27/02/2023

carnet|février /// 2023

 


photo©DEP

100 mots, tous les jours ou presque posés comme ils viennent... 


crnt|27•02•23

Quand les âmes du quartier du port s’envolent ailleurs, ne pas les retenir. Et puis février est un bon mois pour s’évader, s’esquiver, se faire oublier. Milieu de l’hiver, allongé dans la neige fraîchement tombée sur le quai, à peine réchauffé par un rayon de soleil, les yeux fixant le ciel et ce minuscule nuage tel une boule de coton moelleux navigant dans cet espace illimité, c’est une situation insolite. Personne ne l’a évoqué dans le journal du village. Les âmes du quartier du port s’en sont aller, personne pour les retenir, personne pour le signaler, personne pour les attendre.


crnt|26•02•23

Rouler dans la nuit, la radio branchée sur une station smooth jazz et l’esprit s’échappe, divague, entre dans la dimension du temps dilaté. Le paysage défile, inconsistant, dans une pénombre parfois inquiétante. Et c’est comme si la vie défilait au rythme lent des minutes devenues disproportionnées dans cette habitacle réduit au strict minimum. Envie de se perdre dans le cœur du monde. Évasion. Entrouvrir la fenêtre, entendre le vent s’engouffrer et sentir sa fraîcheur se déposer sur les épaules dénudées. La couverture est accessible sur la banquette arrière, se retourner et ressentir comme un frisson de satisfaction parcourir le corps.


crnt|18•02•23

Présence bientôt devenue souvenir de ce bloc de béton trop envahissant, encombrant, détesté. Perte d’un volume depuis longtemps rayé de la géographie locale. Évacué, délabré au fil du temps, délaissé aux intempéries et aujourd’hui démantelé. Ne reste ce jour qu’un lambeau de structure destiné à la poussière, à l’oubli. Demain sera plus tranquille, peut-être, plus serein. Et de cette cicatrice qu’on va s’obstiner à polir, à effacer, subsistera un fantôme, un bâtiment invisible aux non-initiés, mais présent dans une mémoire collective qui ne demandait qu’apaisement ou anéantissement à jamais. Demain révèlera un autre lieu, plus paysagé, plus végétal, plus adapté.


crnt|11•02•23

La route défile, parallèle à l’estuaire. Le soleil tape sur la carrosserie, réchauffe l’habitacle. On gare le véhicule dans une rue proche de la plage. Sur la gauche, il est encore là, déjà blessé, abîmé par une semaine de démantèlement. A terre, des blocs entiers de béton encore tagués. Alors fixer ce temps inscrit dans l’éphémère des derniers jours d’un bâtiment décrié depuis des décennies. Autour du périmètre de sécurité, regards croisés, muets, chuchotements déplacés, mots emportés par la brise. De la vue rapprochée, on prend maintenant du recul, la plage à marée basse.
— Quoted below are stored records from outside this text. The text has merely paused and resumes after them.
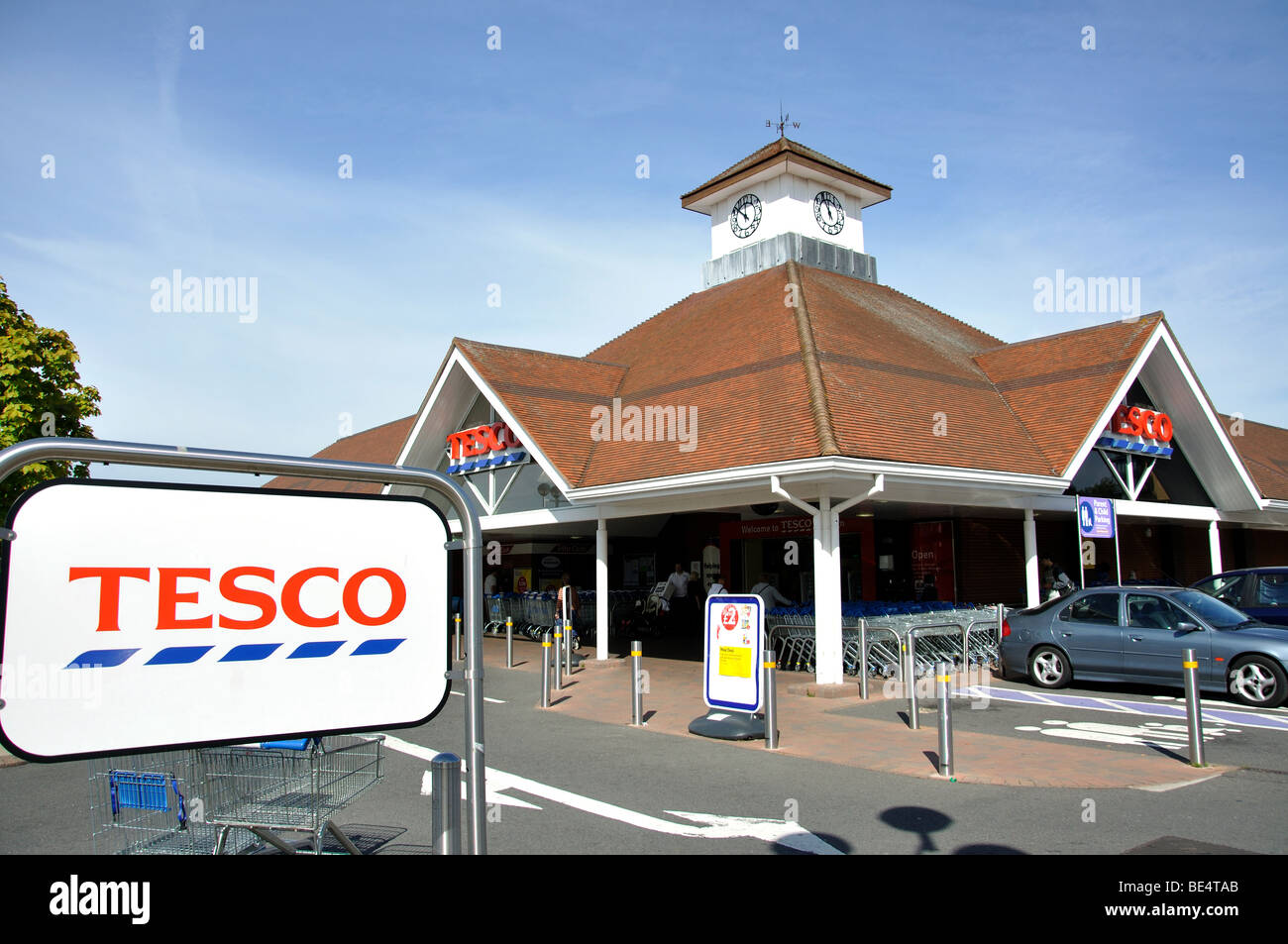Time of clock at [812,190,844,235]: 11:55
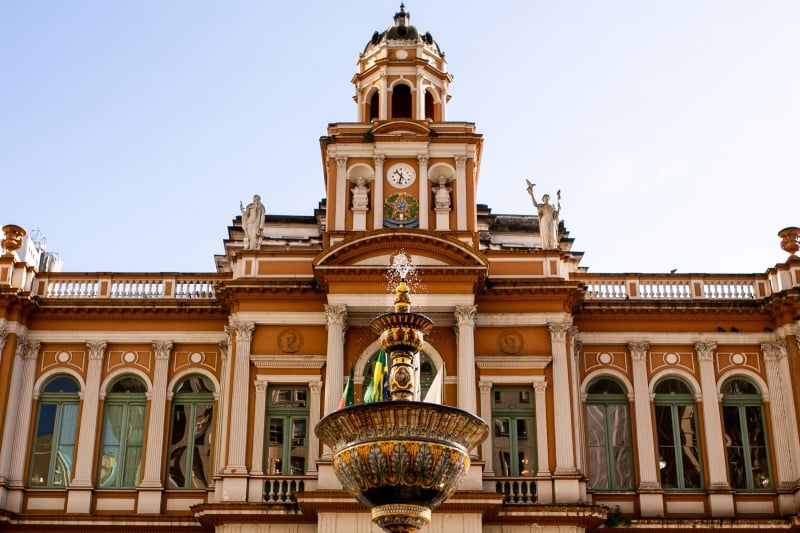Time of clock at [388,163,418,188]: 10:32
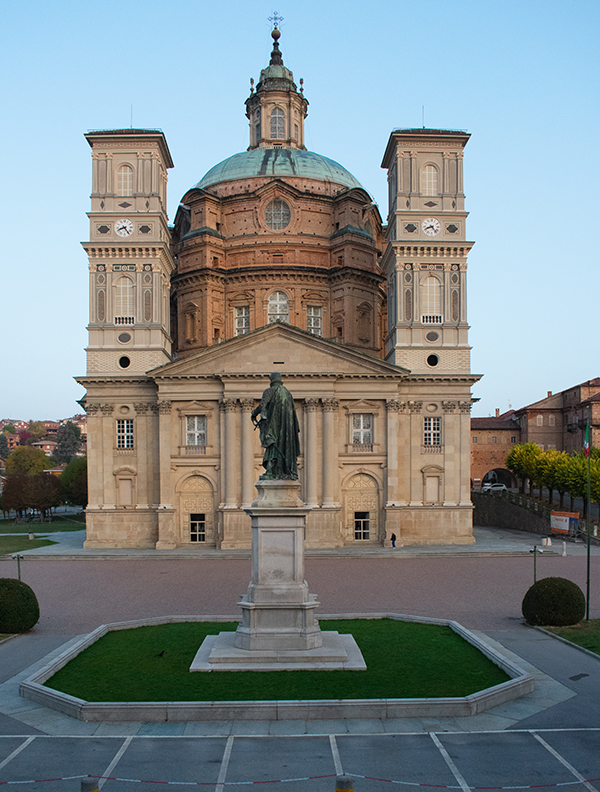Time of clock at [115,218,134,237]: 8:24
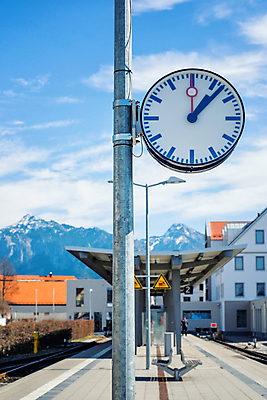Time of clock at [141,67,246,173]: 1:07
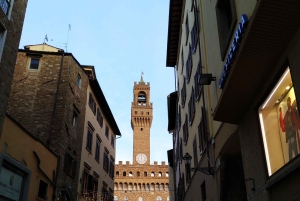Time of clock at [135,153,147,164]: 6:00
Et déjà le monstre n’est plus. 


crnt|07•02•23

Tremblement des paupières, regard humide. La main droite cherche le portable au fond de la poche du tablier de travail. Dans le couloir, le charriot de nettoyage attend. Son voile légèrement déplacé sur ses cheveux, elle hoche de la tête, ses yeux se voilent, son tablier mal ajusté cache une robe sombre aux formes indéfinies. Elle montre l’écran de son portable. Une vidéo défile sur un immeuble en train de s’effondrer. Incompréhension. Deux, trois mots articulés avec difficulté, famille morte, beaucoup de blessés. L’inquiétude palpable se cogne contre les murs ici debout. Ce matin, le jour s’est levé sur l’horreur.


crnt|03•02•23

J’ai éteint la lumière pour mieux voir le dehors, apprécier les contours de la vie, me jeter dans demain tout en chérissant le moment présent, celui par lequel on existe, celui de l’instant incontournable, celui de la réalité qui fait du jour qui se lève un spectacle unique même s’il se renouvelle au quotidien dans des variantes explosives encore inconnues de nous. J’ai éteint la lumière pour accepter le temps qui passe, le palper, sentir son léger souffle sur ma peau, me dire que ce n’est pas grave, que la vie restera présente aussi longtemps que sa beauté se répandra.